> To be done:
In all of the material below, substitute "nearer" for every "closer" and write the lines out again with nothing else changed.

## Start Excerpted data

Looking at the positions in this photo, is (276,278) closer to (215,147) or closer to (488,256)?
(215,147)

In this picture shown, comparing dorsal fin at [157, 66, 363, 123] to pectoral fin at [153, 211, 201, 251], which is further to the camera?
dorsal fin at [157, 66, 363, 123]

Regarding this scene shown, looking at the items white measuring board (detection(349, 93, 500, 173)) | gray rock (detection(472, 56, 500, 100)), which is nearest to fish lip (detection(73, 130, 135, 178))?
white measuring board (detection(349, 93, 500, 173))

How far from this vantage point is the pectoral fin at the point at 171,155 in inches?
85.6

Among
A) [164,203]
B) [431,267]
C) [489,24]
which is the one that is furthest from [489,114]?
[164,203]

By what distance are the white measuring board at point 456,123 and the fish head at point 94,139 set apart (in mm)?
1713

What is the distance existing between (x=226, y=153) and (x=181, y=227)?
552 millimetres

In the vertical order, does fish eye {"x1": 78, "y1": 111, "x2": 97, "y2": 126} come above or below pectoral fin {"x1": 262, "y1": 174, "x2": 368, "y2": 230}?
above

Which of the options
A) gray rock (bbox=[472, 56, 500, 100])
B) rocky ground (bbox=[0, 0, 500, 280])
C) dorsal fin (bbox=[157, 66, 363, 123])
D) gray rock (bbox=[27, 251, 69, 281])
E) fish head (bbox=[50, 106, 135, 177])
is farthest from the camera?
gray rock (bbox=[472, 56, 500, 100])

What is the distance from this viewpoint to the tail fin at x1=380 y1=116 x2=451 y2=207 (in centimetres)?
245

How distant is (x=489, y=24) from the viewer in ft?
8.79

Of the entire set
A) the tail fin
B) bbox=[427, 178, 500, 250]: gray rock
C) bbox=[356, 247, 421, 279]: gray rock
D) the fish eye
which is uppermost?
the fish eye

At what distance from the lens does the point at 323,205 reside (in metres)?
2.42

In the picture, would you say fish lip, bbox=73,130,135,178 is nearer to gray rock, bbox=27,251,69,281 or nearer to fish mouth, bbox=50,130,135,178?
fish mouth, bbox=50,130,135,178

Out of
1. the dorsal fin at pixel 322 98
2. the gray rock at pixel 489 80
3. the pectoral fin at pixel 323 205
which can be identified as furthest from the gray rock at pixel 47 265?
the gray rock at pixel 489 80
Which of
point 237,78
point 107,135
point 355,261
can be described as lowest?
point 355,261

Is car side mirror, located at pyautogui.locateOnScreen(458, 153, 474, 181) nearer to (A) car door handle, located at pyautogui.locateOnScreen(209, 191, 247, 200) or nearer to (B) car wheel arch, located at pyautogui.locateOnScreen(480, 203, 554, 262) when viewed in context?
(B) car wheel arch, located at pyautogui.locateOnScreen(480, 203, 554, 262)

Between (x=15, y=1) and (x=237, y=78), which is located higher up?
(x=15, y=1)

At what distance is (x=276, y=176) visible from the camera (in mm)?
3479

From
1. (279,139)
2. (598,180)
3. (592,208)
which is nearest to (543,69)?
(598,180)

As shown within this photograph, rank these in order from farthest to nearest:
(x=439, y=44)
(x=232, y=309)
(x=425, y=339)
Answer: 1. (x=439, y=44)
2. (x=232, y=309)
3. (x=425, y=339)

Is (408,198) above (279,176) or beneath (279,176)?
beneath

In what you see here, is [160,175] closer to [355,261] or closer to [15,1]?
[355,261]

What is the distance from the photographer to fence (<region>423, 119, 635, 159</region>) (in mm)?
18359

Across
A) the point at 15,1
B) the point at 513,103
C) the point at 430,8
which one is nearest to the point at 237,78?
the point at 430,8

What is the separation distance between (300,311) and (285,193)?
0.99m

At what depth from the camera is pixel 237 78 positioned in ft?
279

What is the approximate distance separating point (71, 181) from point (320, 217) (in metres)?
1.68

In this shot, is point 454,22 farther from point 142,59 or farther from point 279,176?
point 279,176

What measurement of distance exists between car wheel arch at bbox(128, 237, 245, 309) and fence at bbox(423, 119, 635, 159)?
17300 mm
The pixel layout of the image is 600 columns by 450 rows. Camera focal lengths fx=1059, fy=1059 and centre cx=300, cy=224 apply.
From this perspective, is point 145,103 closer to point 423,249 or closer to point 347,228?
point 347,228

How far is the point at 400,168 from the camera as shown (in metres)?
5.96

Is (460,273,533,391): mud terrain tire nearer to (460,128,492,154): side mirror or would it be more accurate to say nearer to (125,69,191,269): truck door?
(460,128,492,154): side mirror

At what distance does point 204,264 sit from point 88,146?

## End Excerpted data

> The answer:
Looking at the positions in this photo, is (276,278) nearer to (215,147) or nearer to (488,256)?
(215,147)

In this picture shown, comparing dorsal fin at [157, 66, 363, 123] to pectoral fin at [153, 211, 201, 251], which is further to the camera?
dorsal fin at [157, 66, 363, 123]

Regarding this scene shown, looking at the items white measuring board (detection(349, 93, 500, 173)) | gray rock (detection(472, 56, 500, 100)), which is nearest to fish lip (detection(73, 130, 135, 178))?
white measuring board (detection(349, 93, 500, 173))

How far from this vantage point is the pectoral fin at the point at 171,155 in inches?
85.6

Among
A) [164,203]
B) [431,267]
C) [489,24]
which is the one that is furthest from [489,114]?
[164,203]

By what distance are the white measuring board at point 456,123 and the fish head at point 94,139 set apart (in mm)?
1713

What is the distance existing between (x=226, y=153) and (x=181, y=227)?
552 millimetres

In the vertical order, does fish eye {"x1": 78, "y1": 111, "x2": 97, "y2": 126} come above or below pectoral fin {"x1": 262, "y1": 174, "x2": 368, "y2": 230}?
above

Which of the options
A) gray rock (bbox=[472, 56, 500, 100])
B) rocky ground (bbox=[0, 0, 500, 280])
C) dorsal fin (bbox=[157, 66, 363, 123])
D) gray rock (bbox=[27, 251, 69, 281])
E) fish head (bbox=[50, 106, 135, 177])
is farthest from the camera?
gray rock (bbox=[472, 56, 500, 100])

What is the distance from this viewpoint to the tail fin at x1=380 y1=116 x2=451 y2=207 (in centimetres)?
245

How distant is (x=489, y=24) from the viewer in ft?
8.79

Of the entire set
A) the tail fin
B) bbox=[427, 178, 500, 250]: gray rock
C) bbox=[356, 247, 421, 279]: gray rock
D) the fish eye
which is uppermost?
the fish eye

At what distance from the lens does the point at 323,205 reside (in metres)?
2.42

In the picture, would you say fish lip, bbox=73,130,135,178 is nearer to gray rock, bbox=27,251,69,281 or nearer to fish mouth, bbox=50,130,135,178?
fish mouth, bbox=50,130,135,178

Out of
1. the dorsal fin at pixel 322 98
2. the gray rock at pixel 489 80
3. the pectoral fin at pixel 323 205
which can be identified as furthest from the gray rock at pixel 47 265?
the gray rock at pixel 489 80
Which of
point 237,78
point 107,135
point 355,261
can be described as lowest?
point 355,261

Is car side mirror, located at pyautogui.locateOnScreen(458, 153, 474, 181) nearer to (A) car door handle, located at pyautogui.locateOnScreen(209, 191, 247, 200) or nearer to (B) car wheel arch, located at pyautogui.locateOnScreen(480, 203, 554, 262) when viewed in context?
(B) car wheel arch, located at pyautogui.locateOnScreen(480, 203, 554, 262)

Between (x=15, y=1) and (x=237, y=78), which is located higher up?
(x=15, y=1)

At what distance is (x=276, y=176) visible from the camera (in mm)?
3479

From
1. (279,139)
2. (598,180)
3. (592,208)
which is nearest to (543,69)?
(598,180)

As shown within this photograph, rank these in order from farthest to nearest:
(x=439, y=44)
(x=232, y=309)
(x=425, y=339)
Answer: 1. (x=439, y=44)
2. (x=232, y=309)
3. (x=425, y=339)

Is (408,198) above (279,176) or beneath (279,176)?
beneath

In what you see here, is [160,175] nearer to [355,261] or nearer to [15,1]?
[355,261]

What is the distance from the photographer to fence (<region>423, 119, 635, 159</region>) (in mm)?
18359

Across
A) the point at 15,1
B) the point at 513,103
C) the point at 430,8
which one is nearest to the point at 237,78?
the point at 430,8

What is the separation distance between (300,311) and (285,193)?
0.99m

At what depth from the camera is pixel 237 78 positioned in ft?
279

What is the approximate distance separating point (71, 181) from point (320, 217) (in metres)?
1.68

In this shot, is point 454,22 farther from point 142,59 or farther from point 279,176?
point 279,176

What measurement of distance exists between car wheel arch at bbox(128, 237, 245, 309) and fence at bbox(423, 119, 635, 159)?
17300 mm
The pixel layout of the image is 600 columns by 450 rows. Camera focal lengths fx=1059, fy=1059 and centre cx=300, cy=224 apply.
From this perspective, is point 145,103 nearer to point 423,249 or nearer to point 347,228?
point 347,228

How far is the point at 400,168 from the camera as shown (in metres)?
5.96

Is (460,273,533,391): mud terrain tire nearer to (460,128,492,154): side mirror or would it be more accurate to say nearer to (125,69,191,269): truck door?
(460,128,492,154): side mirror

At what distance does point 204,264 sit from point 88,146?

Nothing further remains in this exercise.